After accumulating all the lightfield data, it is necessary to dump the data of the super-resolved image in a process called Stage 2. In this case, the reading of the memory data is performed consecutively (Consecutive addresses). In this stage the memory is erased and prepared for the execution of the algorithm with a new lightfield input. For this reason, the writing permission of the memory has always to be activated. Then, we introduce multiplexors in the entry of we of the memory and in the reading and writing addresses, as it is shown in Figure 7.

If the Stage 2 signal is 0, the algorithm in Algorithm 2 is performed. The we signal will have a value as mentioned in the previous section, and the memory address will be provided by the Addresses Generator module. If Stage 2 signal is 1, the address direction multiplexor switches to a standard counter, we signal is 1 and the data of entry to memory is always set to 0, to erase it.

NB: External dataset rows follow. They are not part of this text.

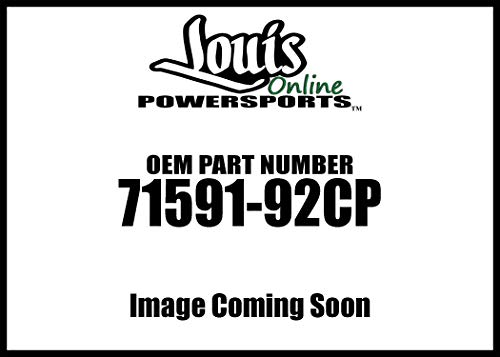 Twin Power Chr Rt Turn Signal Switch 71591-92Cp New ()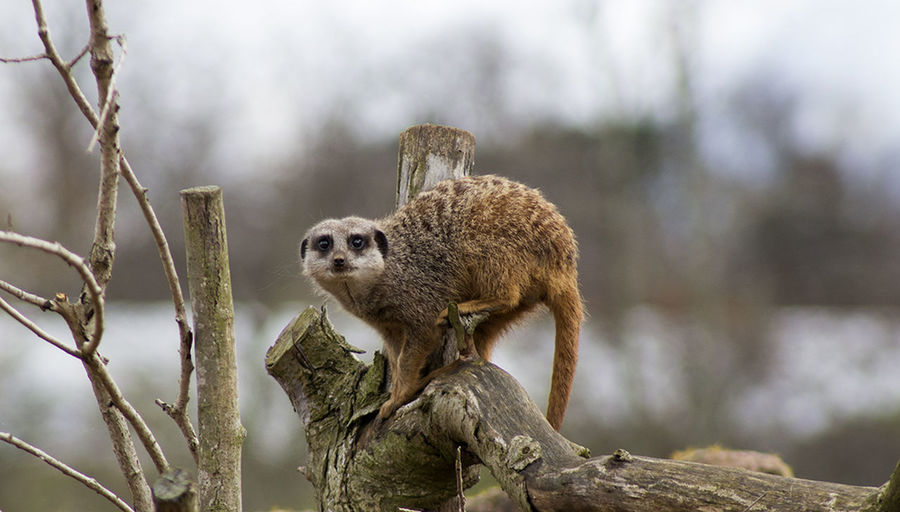 Animal Wildlife Animal Nature Animals In The Wild Branch No People One Animal Outdoors Day Meerkat Meerkat, Cute Animals, Furry, Animal Close Up, Yellow, Zoo, Zoo Pics, Meerkat Pics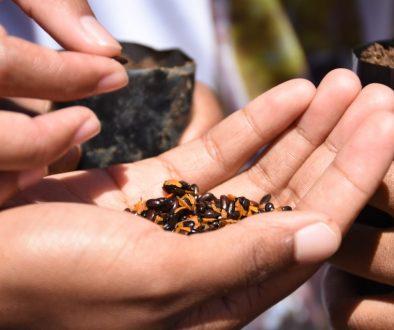 Ensemble, redorons le blason de Madagascar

#### 3.4. The Contribution Accumulator Unit

The accumulator module of contributions of the output pixels has a similar architecture to the previous accumulator. The principal difference is that the size of memory is lower, as the data that has to be stored uses a lower quantity of bits.

#### 3.5. Divider Module

This is a pipeline divider which makes the division using nine clock cycles. This module makes the division between A and B, of XBits and YBits respectively, with the unique restriction XBITS ≥ YBITS (Being A and B natural numbers), obtaining each nine clock cycles the quotient (Q) and the remainder (R) [17].

It is arranged as three combinational divisor modules, one for each color channel of the image that operates when the Stage 2 of the process begins. It consists in the division of each output of the memories Red-Green-Blue (RGB) by the common contribution memory (Contribution accumulator memory). The remainder of the divider is used to round the quotient of the division. This allows us to deliver the system output with the same data type of the input image.

#### 3.6. Geometric Unit

This module is a ROM which stores a mask with the geometry of the microlenses in the lightfield. The content of this ROM is defined in one package inside the VHDL design. In this way, it is easy to modify this ROM for the size and the shape of the microlenses defined by the user.

## 4. Results and Discussion

The design for an entry image of 341 × 341 pixels (31 × 31 microlenses) is been implemented using the hardware description language VHDL and the synthesizer Xilinx Synthesis Technology (XST) in a development board Digilent Atlys with a Spartan 6 SX6SLX FPGA. The complete system is been checked using the simulation software ModelSim (Mentor Graphics Inc., Wilsonville, OR, USA) and the hardware simulation through Matlab-Simulink Xilinx System Generator (MathWorks, Natick, MA, USA). The maximum frequency is 149.591 MHz. However, the prototype currently operates at 100 MHz, a frequency which provides the Atlys FPGA board. The critical path is located inside the Position Estimation module (count_y block, 6.685 ns).

The architecture of the design allows selecting the 3D plane (slope) where we want to re-focus the image. Furthermore, it allows choosing the super-resolution factor which is applied to the original image.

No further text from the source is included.